North Sea Taxation - value allowance impact on small fields
Analysis by UK oil and gas industry consultants, Hannon Westwood, indicates that the new Value Allowance introduced by the Chancellor of the Exchequer could stimulate development of up to 45 small discoveries at an oil price of $45 per barrel and up to 157 discoveries at $60 per barrel.
In April, the UK Government published new tax allowances targeting certain categories of undeveloped discoveries: “Small Fields”, and so called Ultra Heavy Oil and Ultra HPHT, in order to stimulate investment in indigenous resources within a low oil price environment.

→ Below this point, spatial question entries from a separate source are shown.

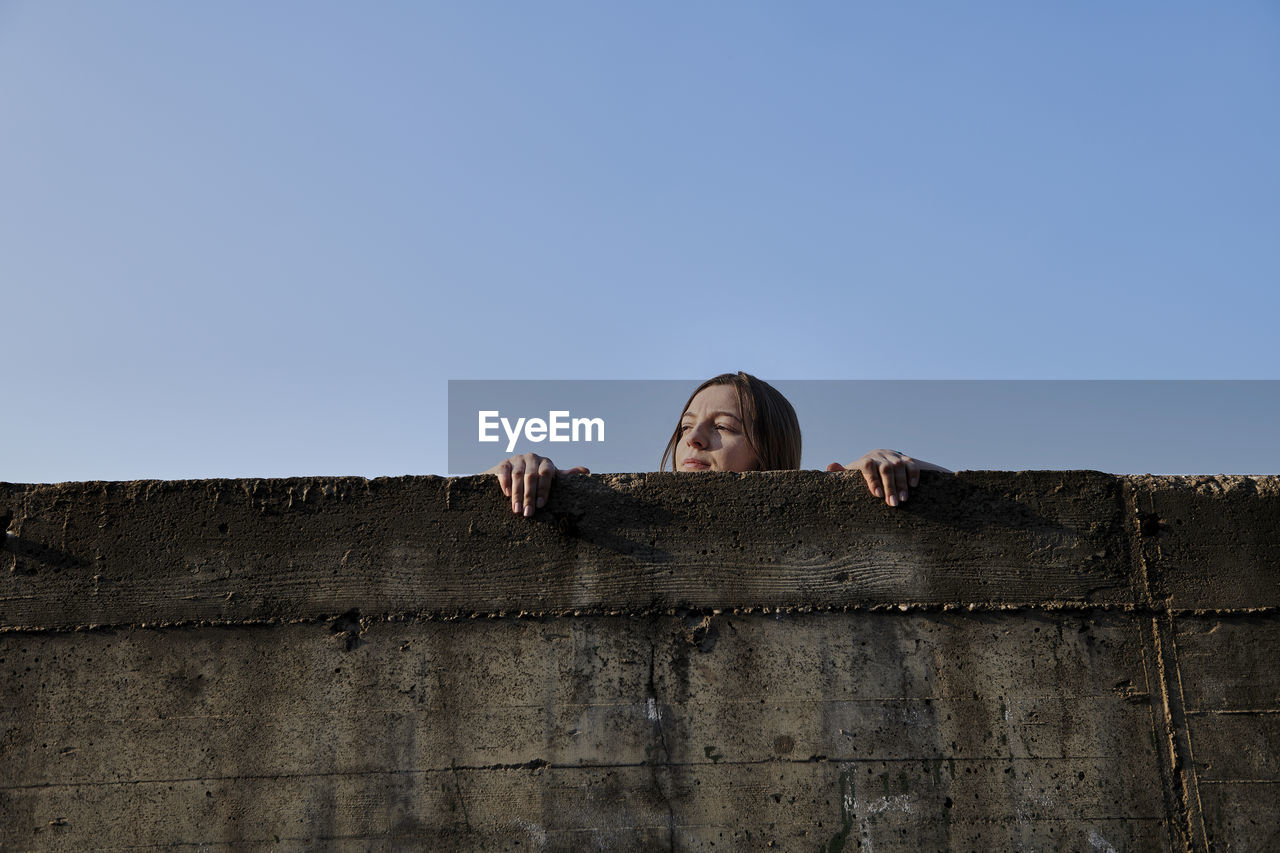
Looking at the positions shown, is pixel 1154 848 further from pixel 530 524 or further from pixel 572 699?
pixel 530 524

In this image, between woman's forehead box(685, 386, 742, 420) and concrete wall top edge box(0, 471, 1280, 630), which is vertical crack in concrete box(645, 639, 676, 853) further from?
woman's forehead box(685, 386, 742, 420)

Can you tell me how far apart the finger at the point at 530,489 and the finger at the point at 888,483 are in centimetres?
132

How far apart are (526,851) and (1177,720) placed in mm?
2393

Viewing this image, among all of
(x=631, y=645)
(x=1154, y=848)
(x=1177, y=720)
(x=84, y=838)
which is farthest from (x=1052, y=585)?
(x=84, y=838)

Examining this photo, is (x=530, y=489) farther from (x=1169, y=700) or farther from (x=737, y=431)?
(x=1169, y=700)

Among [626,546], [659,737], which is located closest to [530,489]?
[626,546]

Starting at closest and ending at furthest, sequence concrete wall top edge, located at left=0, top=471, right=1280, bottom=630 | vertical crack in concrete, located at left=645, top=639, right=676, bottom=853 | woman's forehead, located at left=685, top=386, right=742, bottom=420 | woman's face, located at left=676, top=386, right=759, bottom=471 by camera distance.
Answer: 1. vertical crack in concrete, located at left=645, top=639, right=676, bottom=853
2. concrete wall top edge, located at left=0, top=471, right=1280, bottom=630
3. woman's face, located at left=676, top=386, right=759, bottom=471
4. woman's forehead, located at left=685, top=386, right=742, bottom=420

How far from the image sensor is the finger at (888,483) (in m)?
3.22

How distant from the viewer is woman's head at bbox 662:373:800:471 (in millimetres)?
4148

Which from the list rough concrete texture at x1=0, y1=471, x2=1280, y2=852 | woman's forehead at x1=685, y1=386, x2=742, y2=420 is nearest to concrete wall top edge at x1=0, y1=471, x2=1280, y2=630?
rough concrete texture at x1=0, y1=471, x2=1280, y2=852

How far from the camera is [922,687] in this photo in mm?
3092

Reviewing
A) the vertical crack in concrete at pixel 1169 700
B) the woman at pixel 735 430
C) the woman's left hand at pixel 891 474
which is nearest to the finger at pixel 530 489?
the woman at pixel 735 430

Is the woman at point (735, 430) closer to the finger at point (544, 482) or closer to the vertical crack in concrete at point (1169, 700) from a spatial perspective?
the finger at point (544, 482)

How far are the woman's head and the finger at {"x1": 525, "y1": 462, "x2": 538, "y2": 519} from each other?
108 cm
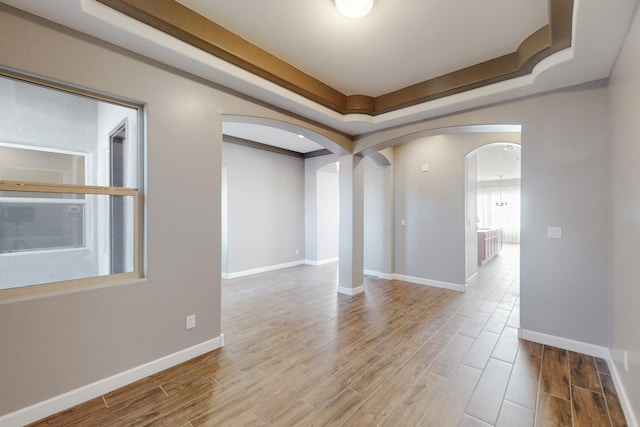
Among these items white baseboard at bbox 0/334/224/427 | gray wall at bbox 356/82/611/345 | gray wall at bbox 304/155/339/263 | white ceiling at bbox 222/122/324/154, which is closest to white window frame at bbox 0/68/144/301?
white baseboard at bbox 0/334/224/427

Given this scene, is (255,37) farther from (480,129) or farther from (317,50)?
(480,129)

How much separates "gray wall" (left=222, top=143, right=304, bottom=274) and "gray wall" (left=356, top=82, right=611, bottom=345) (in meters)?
4.59

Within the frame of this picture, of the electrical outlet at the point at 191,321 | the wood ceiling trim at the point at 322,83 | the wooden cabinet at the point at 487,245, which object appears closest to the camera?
the wood ceiling trim at the point at 322,83

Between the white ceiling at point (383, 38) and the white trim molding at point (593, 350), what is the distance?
2477 millimetres

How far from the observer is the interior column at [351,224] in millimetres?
4441

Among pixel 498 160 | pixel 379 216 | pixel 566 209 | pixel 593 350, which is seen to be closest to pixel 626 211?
pixel 566 209

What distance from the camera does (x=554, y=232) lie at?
2730 millimetres

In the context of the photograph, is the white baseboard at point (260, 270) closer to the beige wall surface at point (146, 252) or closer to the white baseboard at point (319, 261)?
the white baseboard at point (319, 261)

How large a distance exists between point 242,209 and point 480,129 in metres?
4.54

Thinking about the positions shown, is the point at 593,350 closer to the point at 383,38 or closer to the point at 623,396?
the point at 623,396

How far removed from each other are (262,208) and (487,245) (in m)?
6.01

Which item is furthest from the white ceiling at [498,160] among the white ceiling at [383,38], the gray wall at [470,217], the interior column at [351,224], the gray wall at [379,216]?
the white ceiling at [383,38]

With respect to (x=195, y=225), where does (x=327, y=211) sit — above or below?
above

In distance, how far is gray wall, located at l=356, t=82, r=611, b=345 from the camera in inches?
98.6
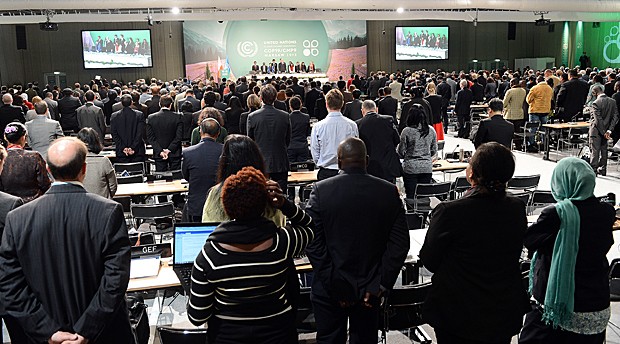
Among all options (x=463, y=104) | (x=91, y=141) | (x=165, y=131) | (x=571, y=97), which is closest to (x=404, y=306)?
(x=91, y=141)

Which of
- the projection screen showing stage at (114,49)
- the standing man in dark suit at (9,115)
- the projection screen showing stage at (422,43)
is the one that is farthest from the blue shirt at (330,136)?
the projection screen showing stage at (422,43)

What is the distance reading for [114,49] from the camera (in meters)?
24.0

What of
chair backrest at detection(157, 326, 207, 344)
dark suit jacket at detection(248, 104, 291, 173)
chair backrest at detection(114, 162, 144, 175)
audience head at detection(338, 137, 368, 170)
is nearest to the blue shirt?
dark suit jacket at detection(248, 104, 291, 173)

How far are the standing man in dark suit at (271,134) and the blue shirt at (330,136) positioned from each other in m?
0.45

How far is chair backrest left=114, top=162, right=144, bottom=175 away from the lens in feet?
26.3

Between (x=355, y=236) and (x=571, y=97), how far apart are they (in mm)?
10704

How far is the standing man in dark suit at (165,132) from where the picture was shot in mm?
8078

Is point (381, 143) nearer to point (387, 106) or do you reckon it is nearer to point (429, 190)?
point (429, 190)

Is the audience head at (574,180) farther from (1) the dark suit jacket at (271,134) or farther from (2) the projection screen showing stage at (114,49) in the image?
(2) the projection screen showing stage at (114,49)

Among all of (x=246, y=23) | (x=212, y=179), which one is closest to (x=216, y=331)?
(x=212, y=179)

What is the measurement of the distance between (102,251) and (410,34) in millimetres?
25833

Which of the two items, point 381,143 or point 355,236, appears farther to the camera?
point 381,143

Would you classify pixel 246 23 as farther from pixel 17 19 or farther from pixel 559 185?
pixel 559 185

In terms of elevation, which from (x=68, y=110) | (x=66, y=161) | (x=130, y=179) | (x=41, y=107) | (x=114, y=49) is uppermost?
(x=114, y=49)
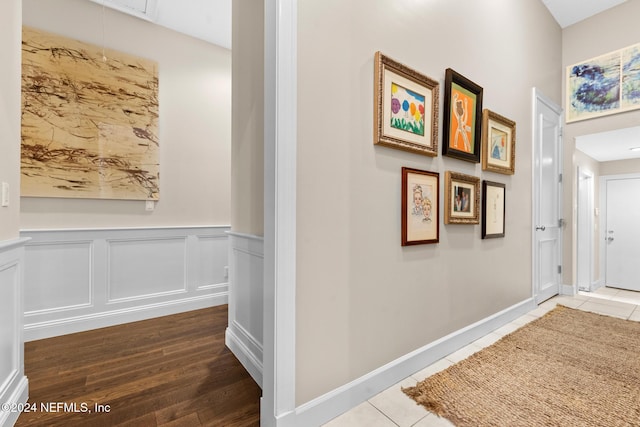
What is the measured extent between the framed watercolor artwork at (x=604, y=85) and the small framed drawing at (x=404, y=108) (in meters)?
3.05

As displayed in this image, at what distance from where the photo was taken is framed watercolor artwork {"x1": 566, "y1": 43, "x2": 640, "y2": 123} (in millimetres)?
3240

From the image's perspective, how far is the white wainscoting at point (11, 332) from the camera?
4.54ft

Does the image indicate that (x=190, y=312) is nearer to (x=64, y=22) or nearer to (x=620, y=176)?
(x=64, y=22)

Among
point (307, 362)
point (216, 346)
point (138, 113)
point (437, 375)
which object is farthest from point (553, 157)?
point (138, 113)

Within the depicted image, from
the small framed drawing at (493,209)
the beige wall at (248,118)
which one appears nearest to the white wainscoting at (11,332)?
the beige wall at (248,118)

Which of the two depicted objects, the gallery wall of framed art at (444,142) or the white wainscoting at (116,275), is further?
the white wainscoting at (116,275)

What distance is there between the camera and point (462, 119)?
218 cm

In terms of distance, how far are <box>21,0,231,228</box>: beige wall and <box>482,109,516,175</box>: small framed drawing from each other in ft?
9.12

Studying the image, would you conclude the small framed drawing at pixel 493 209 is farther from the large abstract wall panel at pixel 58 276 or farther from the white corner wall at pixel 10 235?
the large abstract wall panel at pixel 58 276

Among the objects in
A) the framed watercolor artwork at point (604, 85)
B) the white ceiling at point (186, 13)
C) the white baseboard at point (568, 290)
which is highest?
the white ceiling at point (186, 13)

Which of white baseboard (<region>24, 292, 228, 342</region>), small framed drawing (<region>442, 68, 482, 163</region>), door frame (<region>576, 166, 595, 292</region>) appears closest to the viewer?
small framed drawing (<region>442, 68, 482, 163</region>)

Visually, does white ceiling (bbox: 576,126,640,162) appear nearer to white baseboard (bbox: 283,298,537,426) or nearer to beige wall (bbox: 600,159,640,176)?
beige wall (bbox: 600,159,640,176)

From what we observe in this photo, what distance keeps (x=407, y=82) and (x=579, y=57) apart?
11.7 ft

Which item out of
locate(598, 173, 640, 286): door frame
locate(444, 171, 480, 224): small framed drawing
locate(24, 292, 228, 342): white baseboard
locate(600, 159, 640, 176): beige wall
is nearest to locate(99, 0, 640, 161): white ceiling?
locate(600, 159, 640, 176): beige wall
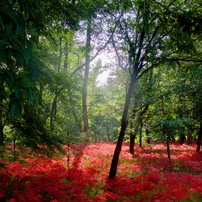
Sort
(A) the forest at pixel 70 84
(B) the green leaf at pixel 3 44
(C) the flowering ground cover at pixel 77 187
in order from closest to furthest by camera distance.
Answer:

Hannon Westwood maintains its own in-house database on all UKCS discovery wells, and developed commercial software to enable an NPV and “dpi” to be calculated in tandem for each discovery, in order to measure the effect of fiscal change across the whole sector. The key question asked of each discovery was: if there was an option to drill this particular discovery well in 2010 and develop within 24 months, is it likely to be commercial and therefore a candidate for drilling?
In the Hannon Westwood database there are 259 discovery wells in the “small fields” category; 235 of these discoveries have estimated reserves from near zero to 20 million barrels of oil equivalent (MMboe), and a further 24 discoveries have reserves of 20 to 26 MMboe. The Hannon Westwood analysis was run initially with a base case $45/bbl oil price (37p/therm gas price), and the number of projects of 20 MMboe or less that could move to potential commercial status increases from 12 to 28 as a result of the £75 million Tax Allowance. At $60/bbl (with gas at 44.4p/therm pro rata increase), further analysis shows that with a £75 million Allowance, the number of potentially commercial discoveries increases to 139.
For discoveries between 20.1 and 26 MMboe, a similar picture unfolds but on a smaller scale, and in a $60/bbl scenario the Allowance increases the number of potential developments by only one, from 17 to 18 out of a total of 24 discoveries. In effect, the sliding scale appears to work well at the margins in ensuring that no Allowances are in place to stimulate developments that are already potentially profitable – at least in a $60 oil climate.
Overall, the number of projects that might prove attractive in a $60 oil climate is estimated at 157 (139 discoveries < 20 MMboe and 18 discoveries < 26 MMboe).